BEGIN TEXT FOR ANALYSIS

The House of Representatives passed a defense policy bill Thursday that will cut military members benefits and expand military action in Iraq and Syria.
The bill which will provide up to $521.3 billion for the military and $63.7 billion for overseas operations was passed 300-119. The bill also approves a 1 percent White House cap on troop pay raises, down from 1.8 percent increases. It opts for a variety of other cuts next year while leaving the door open for frequent reductions requested by the Pentagon, such as:
- Basic housing allowances will go from covering 100 percent to 99 percent of costs, while the military hopes to eventually bring that down to 95 percent.
- Tricare pharmacy copays will cost troops $3 more, which could still be on track to meet the Pentagon goal of requiring $30 more out of pocket for prescription medicine within a decade.
- The $1.3 billion budget for base commissaries around the world will be reduced by $100 million. Brass wants a total of $900 million in reductions
According to the Associated Press, Rep. Adam Smith, a Democrat on the House of Armed Services Committee is completely against U.S. involvement overseas.

END TEXT FOR ANALYSIS

• _QUESTIONS_:
**a)** From the defense bill article, copy word for word the part from "The House of Representatives" up to and including "to 95 percent.".
**b)** Answer these questions using the defense bill article:
(i) What was the vote count when the House passed the bill?
(ii) Under the bill, basic housing allowances will cover what percent of costs, down from 100 percent?
(iii) By how much will the budget for base commissaries be reduced?

BEGIN DATA EXTRACT

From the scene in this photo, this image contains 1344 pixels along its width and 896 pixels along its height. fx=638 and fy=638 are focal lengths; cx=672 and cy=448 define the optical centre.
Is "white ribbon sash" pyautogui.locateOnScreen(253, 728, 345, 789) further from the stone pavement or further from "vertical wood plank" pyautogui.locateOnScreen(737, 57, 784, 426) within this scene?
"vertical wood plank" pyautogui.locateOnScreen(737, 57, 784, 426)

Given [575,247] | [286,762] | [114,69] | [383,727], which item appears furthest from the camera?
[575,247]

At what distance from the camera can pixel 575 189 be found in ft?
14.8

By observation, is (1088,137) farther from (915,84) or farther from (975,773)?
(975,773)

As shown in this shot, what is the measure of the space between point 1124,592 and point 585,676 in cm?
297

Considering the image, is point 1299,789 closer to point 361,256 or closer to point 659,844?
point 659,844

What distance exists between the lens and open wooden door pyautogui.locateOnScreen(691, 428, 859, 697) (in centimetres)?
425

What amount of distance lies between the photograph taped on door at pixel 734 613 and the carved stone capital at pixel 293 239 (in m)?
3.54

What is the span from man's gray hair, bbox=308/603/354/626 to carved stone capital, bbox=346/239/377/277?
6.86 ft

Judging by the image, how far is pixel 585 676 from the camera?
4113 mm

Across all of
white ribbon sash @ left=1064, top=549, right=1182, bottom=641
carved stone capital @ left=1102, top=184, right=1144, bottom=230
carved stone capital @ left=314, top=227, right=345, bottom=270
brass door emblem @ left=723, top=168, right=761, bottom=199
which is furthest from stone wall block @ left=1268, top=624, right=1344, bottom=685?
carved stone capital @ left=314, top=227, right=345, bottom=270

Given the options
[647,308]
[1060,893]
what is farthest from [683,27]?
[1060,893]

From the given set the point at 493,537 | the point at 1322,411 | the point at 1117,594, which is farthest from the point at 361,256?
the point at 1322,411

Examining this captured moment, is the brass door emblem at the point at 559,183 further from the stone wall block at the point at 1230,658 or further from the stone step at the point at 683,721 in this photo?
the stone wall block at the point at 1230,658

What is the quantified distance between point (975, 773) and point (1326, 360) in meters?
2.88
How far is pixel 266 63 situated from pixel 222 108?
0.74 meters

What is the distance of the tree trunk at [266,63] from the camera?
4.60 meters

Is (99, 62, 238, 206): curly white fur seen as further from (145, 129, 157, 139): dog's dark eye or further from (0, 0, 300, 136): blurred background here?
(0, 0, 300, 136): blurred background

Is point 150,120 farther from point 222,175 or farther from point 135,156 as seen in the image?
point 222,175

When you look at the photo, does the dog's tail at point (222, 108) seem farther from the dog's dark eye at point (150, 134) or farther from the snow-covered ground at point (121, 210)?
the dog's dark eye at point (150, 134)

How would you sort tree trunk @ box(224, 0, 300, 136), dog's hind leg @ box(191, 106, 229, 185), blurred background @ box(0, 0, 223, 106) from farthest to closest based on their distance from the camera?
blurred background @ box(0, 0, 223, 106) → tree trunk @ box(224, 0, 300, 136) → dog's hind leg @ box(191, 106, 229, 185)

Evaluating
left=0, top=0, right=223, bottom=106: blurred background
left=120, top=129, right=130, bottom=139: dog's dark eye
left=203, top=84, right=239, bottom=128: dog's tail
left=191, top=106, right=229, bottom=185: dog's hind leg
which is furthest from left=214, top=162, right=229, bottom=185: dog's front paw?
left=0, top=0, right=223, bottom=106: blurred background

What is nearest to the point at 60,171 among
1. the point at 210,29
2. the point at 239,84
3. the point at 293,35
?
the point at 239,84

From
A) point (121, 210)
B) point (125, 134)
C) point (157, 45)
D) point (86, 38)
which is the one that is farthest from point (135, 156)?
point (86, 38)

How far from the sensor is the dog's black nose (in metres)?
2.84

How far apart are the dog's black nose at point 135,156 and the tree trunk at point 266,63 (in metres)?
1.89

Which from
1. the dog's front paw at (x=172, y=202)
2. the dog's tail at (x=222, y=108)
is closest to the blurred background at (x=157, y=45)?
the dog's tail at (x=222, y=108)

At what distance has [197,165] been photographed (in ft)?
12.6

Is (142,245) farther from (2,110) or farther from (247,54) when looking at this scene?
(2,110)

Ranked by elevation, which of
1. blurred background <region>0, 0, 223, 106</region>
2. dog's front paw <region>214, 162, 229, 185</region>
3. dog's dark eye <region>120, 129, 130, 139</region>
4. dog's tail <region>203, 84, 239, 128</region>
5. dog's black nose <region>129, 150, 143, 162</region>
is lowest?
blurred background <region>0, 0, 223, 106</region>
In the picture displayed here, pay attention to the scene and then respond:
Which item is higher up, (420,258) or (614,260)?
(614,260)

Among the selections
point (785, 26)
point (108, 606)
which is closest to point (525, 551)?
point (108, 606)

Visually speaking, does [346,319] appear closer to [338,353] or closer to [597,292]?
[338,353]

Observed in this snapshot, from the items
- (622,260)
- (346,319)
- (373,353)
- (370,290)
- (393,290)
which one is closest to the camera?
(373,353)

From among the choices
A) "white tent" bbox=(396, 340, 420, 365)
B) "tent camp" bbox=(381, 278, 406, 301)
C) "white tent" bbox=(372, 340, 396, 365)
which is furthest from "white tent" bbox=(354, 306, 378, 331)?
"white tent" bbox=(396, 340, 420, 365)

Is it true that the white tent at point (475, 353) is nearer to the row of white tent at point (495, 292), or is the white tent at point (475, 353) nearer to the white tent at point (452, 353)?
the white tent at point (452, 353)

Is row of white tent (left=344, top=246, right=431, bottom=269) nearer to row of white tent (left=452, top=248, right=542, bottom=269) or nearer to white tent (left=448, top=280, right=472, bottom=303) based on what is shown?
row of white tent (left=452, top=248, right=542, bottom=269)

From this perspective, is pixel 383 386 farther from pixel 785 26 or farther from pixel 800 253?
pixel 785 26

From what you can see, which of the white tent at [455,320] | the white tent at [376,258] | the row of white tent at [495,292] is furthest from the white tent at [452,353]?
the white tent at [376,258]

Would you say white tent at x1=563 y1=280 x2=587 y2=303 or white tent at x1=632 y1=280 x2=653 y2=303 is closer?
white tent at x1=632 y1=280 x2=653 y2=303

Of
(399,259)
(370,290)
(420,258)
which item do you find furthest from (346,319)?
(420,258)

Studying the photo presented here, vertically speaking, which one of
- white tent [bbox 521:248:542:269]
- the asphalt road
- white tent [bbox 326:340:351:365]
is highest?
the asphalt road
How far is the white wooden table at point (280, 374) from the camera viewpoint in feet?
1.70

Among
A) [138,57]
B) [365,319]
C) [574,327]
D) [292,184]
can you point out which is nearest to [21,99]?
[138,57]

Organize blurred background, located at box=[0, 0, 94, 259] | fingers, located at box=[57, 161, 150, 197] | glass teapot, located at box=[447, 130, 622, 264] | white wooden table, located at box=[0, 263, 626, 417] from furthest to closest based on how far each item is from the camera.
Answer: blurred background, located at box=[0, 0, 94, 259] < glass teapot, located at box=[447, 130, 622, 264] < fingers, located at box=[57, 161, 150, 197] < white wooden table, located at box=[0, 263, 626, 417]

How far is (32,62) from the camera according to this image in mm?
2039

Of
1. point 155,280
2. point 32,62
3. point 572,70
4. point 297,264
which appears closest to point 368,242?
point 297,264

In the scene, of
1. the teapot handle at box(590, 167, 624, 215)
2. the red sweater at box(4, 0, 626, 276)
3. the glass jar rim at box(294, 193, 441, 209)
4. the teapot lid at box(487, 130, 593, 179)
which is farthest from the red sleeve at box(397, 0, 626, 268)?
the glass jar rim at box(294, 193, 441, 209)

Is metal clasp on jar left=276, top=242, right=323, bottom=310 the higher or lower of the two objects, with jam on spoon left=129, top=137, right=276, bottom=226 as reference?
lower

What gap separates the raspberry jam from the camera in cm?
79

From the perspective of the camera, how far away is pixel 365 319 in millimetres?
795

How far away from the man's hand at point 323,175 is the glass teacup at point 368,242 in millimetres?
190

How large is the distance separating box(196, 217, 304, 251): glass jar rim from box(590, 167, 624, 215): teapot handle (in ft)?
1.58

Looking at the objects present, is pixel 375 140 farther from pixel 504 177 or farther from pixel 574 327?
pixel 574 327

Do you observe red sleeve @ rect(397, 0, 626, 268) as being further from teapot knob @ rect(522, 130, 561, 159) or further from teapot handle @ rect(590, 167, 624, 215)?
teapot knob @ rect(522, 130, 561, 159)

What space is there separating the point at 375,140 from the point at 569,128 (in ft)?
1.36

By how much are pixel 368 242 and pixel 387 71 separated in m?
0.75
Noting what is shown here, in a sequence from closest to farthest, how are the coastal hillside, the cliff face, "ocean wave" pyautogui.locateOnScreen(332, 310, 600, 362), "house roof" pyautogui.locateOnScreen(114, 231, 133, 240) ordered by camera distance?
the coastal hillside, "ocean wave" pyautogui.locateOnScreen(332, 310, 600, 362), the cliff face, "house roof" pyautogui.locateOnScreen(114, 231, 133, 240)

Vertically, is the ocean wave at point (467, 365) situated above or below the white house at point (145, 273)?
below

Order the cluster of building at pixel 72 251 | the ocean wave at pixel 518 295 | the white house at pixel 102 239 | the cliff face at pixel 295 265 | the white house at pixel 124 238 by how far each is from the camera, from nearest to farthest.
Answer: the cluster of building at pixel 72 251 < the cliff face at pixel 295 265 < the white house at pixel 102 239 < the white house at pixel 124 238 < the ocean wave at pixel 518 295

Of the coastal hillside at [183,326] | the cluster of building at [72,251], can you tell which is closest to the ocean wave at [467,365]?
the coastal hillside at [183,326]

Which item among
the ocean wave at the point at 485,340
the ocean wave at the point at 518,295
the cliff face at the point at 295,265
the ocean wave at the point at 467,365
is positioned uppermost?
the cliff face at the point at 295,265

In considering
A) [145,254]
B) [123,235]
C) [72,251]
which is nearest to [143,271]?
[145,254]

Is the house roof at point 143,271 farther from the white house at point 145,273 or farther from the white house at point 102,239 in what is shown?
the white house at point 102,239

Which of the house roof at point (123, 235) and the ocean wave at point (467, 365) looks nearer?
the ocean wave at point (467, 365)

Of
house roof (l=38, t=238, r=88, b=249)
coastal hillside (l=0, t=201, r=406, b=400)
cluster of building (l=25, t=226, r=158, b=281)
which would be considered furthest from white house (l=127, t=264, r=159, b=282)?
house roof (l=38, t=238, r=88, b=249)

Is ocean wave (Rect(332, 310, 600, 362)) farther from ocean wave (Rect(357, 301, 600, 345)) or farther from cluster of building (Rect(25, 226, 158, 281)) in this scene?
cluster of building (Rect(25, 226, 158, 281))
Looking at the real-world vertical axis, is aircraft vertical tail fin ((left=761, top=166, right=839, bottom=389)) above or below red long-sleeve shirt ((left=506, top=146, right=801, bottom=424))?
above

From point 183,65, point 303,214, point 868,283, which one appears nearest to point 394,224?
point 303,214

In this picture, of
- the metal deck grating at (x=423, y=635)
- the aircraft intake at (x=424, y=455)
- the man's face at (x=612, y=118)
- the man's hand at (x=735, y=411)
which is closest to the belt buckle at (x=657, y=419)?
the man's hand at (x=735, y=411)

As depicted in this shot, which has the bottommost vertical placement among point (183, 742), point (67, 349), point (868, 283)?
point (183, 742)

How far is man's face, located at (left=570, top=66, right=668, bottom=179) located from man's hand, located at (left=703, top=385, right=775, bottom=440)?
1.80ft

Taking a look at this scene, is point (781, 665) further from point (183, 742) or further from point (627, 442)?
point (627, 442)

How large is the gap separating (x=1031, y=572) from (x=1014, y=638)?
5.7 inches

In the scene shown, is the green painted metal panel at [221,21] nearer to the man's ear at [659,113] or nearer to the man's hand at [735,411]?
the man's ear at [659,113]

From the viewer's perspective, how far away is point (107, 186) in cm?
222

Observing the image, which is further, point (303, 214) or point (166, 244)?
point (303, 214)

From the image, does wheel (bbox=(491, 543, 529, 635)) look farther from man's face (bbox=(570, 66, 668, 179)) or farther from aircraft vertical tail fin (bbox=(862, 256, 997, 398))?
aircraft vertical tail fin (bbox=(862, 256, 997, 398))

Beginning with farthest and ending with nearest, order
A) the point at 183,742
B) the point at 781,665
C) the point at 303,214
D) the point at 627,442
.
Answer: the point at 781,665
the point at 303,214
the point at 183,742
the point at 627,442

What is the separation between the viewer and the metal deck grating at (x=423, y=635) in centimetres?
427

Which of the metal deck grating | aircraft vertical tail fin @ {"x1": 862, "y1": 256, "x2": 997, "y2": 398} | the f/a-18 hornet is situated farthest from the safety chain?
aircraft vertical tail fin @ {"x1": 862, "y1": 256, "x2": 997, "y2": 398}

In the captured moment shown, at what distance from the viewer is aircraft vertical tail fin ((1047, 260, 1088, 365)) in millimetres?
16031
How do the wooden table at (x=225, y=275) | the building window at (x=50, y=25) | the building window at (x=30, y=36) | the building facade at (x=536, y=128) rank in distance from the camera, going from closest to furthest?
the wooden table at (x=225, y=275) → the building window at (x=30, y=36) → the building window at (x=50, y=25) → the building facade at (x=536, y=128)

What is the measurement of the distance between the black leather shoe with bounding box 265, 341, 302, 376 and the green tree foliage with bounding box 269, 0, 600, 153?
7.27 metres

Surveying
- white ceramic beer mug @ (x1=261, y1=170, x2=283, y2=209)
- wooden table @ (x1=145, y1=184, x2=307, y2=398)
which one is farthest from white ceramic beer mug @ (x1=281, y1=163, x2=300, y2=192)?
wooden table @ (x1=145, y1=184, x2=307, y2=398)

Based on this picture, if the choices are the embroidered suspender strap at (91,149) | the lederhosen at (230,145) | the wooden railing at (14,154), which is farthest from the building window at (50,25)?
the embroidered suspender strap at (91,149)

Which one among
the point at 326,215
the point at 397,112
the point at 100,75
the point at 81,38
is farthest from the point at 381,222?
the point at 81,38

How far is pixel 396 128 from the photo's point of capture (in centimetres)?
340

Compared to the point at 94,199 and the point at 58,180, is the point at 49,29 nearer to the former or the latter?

END DATA EXTRACT

• _TASK-BY-TASK SOLUTIONS_:
**a)**
The House of Representatives passed a defense policy bill Thursday that will cut military members benefits and expand military action in Iraq and Syria.
The bill which will provide up to $521.3 billion for the military and $63.7 billion for overseas operations was passed 300-119. The bill also approves a 1 percent White House cap on troop pay raises, down from 1.8 percent increases. It opts for a variety of other cuts next year while leaving the door open for frequent reductions requested by the Pentagon, such as:
- Basic housing allowances will go from covering 100 percent to 99 percent of costs, while the military hopes to eventually bring that down to 95 percent.

**b)**
(i) 300-119
(ii) 99 percent
(iii) $100 million